By Shawntaz Crawford
Publisher, Stay On The Go
If there are conversations simmering about supporting black business—insert shameless plug for Stay On The Go—then understand that supporting black businesses means that consumers have to exercise patience and allow those businesses to make mistakes while still continuing to provide support.
Black businesses don’t always have the same kind of resources and support as their competitors, a fact that often makes it is difficult for black business owners and their staffs to perform at some of the service standards enjoyed by majority-owned businesses.
Further, if black consumers adopted a habit of buying black, then black-owned businesses will naturally improve—and their service standards will continue to rise as well. But without the initial investment by community support, black business struggle to keep up.
Many members of the black community go to work each week for majority-owned businesses, then turn around and then buy products from majority-owned super retailers. And this is why black consumers are financial slaves. Instead of investing in businesses owned by members of our community, black consumers seem to be totally fine with being dependent upon someone else for our needs as a community.
There are very few black-owned grocery stores, black-owned farms, black-owned gas stations or even black-owned land. The black community is totally locked out from acquiring and maintaining real wealth. That such a disparity exists is why would should be marching. Advocating for more black ownership and more consistent patrons of black-owned businesses is what we should be fighting for.

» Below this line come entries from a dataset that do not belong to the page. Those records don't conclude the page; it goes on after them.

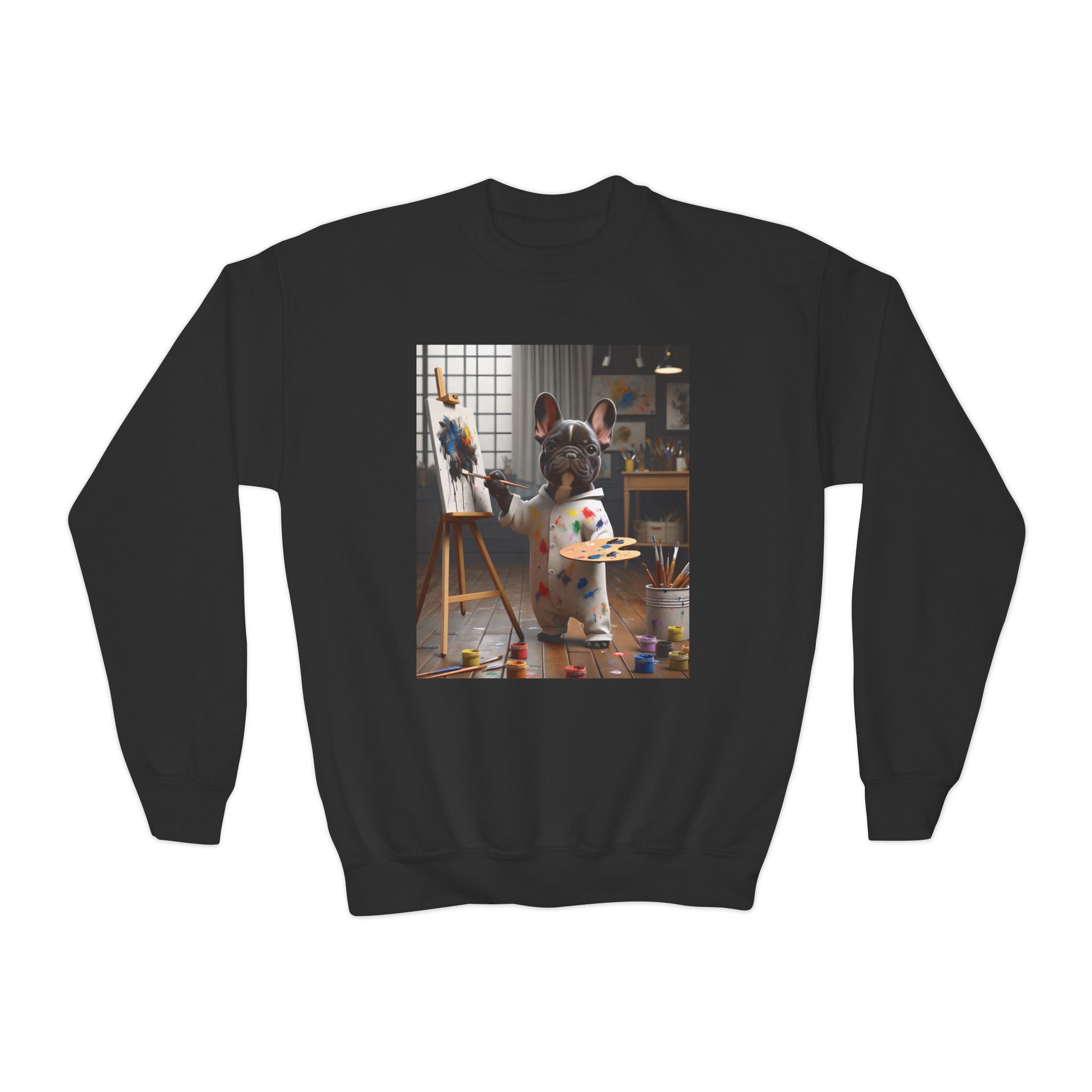 Youth Crewneck Sweatshirt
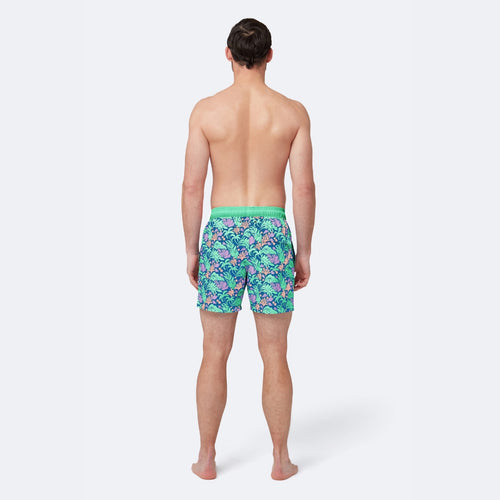 Blue & Lilac Botanical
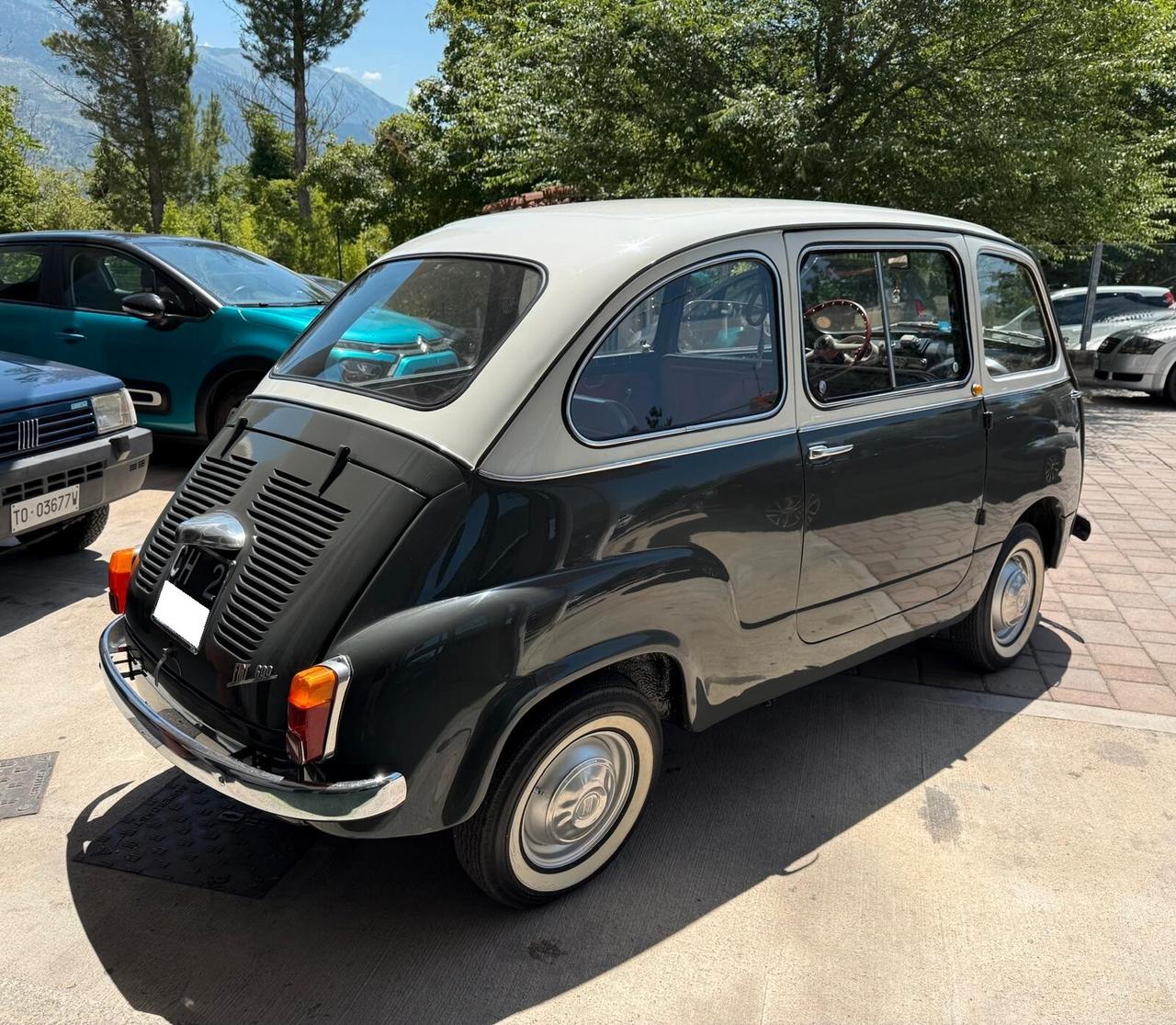 Fiat 600 MULTIPLA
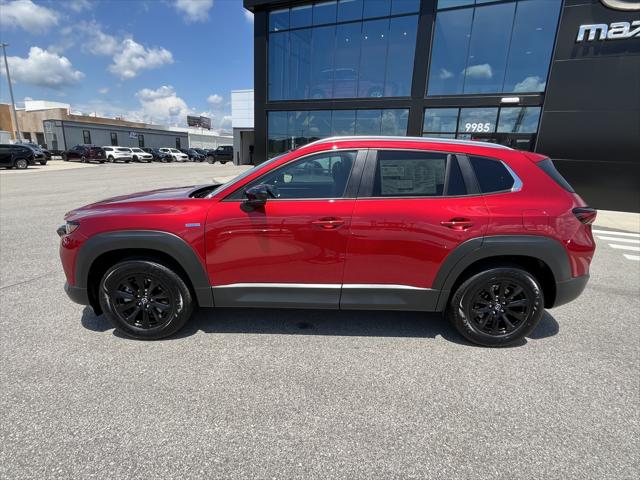 2025 Mazda CX-50 Hybrid Preferred Package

We need to invest in banks, so in turn, banks will invest in our BUSINESSES. Please understand, this is why you you should be opening accounts with black-owned banks. Any bank that is not willing to invest in black businesses doesn’t deserve to hold on to the money of its black accountholders.
Ultimately, the black community loses because black businesses are under capitalized by black-supported financial institutions. But, we are under capitalized because we do not invest in black-owned businesses that provide an economy for the black community and blindly support majority-institutions that could care less whether or not the black community wins.